Nostalgia in a Field of Wildflowers

 "Nostalgia looks toward what once was, not toward what could be. It promotes calm over change and solid stillness over fluid movement."


While nostalgia wasn't necessarily at the forefront of my mind while creating art this week, it definitely played a role. We have a field of wildflowers on a sunny day, captured in one happy, peaceful moment. I do think there is a sense of nostalgia to the image itself, regardless of the fact that it never actually took place.  The field is open and calm, the day bright and sunny. Really, it is an ideal place to exist, even if only for a short time.

And even if the image itself is fictional, there was also an element of nostalgia in its creation.

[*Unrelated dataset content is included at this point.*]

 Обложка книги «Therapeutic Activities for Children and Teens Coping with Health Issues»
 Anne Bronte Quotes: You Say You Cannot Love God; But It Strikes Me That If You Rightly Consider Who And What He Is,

It evoked a time from my childhood, trekking through a mountain field with my grandmother to document and identify various wildflowers. I even had a notebook that we’d gotten specifically for the purpose, complete with pictures of the flowers that we’d found, compared to a field book for identification. While this memory doesn’t really exist at the forefront of my mind much, it is something that I hold dear and miss doing. And the creation of this artwork brought me back there in a way, to the simple wonder that a sprawling field filled with flowers can bring. I almost wish that this image was real, that I had been there, to see this field of flowers and take part in this sunny day. 


And I was able to capture nostalgia in another way I think, through the use of texture to evoke a physical painting. I have an overlay of a canvas texture, as well as individual brush strokes I went back and added, much like in my works last week. Either way, intentional or not, I did capture a sort of nostalgia within this work.